Recast the lines from the one containing "Selecting from" through the end of the rows as a Markdown table with the columns "No." and "Text", numbering each line and omitting blank lines.

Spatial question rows
+++++
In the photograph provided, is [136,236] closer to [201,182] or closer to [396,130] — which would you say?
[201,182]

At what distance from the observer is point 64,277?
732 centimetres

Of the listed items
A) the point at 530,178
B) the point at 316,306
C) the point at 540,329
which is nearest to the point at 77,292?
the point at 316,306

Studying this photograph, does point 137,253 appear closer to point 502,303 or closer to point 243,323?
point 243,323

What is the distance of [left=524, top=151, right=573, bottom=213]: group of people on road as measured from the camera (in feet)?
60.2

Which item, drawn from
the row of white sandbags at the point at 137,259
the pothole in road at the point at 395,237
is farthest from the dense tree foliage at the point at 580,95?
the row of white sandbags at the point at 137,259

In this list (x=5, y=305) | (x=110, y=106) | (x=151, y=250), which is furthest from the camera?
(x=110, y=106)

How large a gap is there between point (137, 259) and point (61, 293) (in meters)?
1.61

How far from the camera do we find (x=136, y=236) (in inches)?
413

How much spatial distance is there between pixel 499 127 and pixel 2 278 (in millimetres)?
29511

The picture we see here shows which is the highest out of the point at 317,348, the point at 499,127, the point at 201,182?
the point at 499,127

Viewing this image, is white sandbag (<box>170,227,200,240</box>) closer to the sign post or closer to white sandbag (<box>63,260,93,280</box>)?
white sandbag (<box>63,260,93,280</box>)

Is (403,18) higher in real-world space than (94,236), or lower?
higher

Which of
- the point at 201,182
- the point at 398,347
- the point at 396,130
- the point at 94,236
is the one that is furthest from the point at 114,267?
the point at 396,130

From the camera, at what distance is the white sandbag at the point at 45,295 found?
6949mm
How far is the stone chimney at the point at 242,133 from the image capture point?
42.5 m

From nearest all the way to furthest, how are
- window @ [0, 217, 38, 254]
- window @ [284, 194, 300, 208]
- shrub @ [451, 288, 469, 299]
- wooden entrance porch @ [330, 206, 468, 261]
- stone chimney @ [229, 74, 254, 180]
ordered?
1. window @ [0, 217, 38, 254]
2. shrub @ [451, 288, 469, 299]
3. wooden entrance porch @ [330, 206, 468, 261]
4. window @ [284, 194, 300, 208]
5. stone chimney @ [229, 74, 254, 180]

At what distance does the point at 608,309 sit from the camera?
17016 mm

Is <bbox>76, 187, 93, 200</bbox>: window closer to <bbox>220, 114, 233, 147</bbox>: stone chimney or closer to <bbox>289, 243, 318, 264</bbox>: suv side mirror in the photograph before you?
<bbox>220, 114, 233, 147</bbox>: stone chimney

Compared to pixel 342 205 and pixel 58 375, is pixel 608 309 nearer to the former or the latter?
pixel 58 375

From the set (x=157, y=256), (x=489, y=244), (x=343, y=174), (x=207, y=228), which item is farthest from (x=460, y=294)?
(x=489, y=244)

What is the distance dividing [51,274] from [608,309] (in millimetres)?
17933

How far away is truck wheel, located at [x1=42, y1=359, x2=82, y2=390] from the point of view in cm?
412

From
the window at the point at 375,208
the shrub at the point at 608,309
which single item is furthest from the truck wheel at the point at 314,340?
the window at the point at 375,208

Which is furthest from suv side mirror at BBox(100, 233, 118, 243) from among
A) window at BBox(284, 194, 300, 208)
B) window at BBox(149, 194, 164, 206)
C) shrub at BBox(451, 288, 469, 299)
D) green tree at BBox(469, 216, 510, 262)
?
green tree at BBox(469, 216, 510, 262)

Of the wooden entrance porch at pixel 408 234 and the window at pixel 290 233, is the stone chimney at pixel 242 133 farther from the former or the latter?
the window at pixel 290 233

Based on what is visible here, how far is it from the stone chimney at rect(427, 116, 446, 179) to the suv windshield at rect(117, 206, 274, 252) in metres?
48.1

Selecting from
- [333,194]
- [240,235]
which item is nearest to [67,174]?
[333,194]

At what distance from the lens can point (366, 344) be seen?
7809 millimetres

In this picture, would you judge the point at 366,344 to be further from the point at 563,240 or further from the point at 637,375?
+++++
- _Reply_
| No. | Text |
|---|---|
| 1 | Selecting from |
| 2 | - [333,194] |
| 3 | - [240,235] |
| 4 | which item is nearest to [67,174]? |
| 5 | [333,194] |
| 6 | At what distance from the lens can point (366, 344) be seen? |
| 7 | 7809 millimetres |
| 8 | In this picture, would you judge the point at 366,344 to be further from the point at 563,240 or further from the point at 637,375? |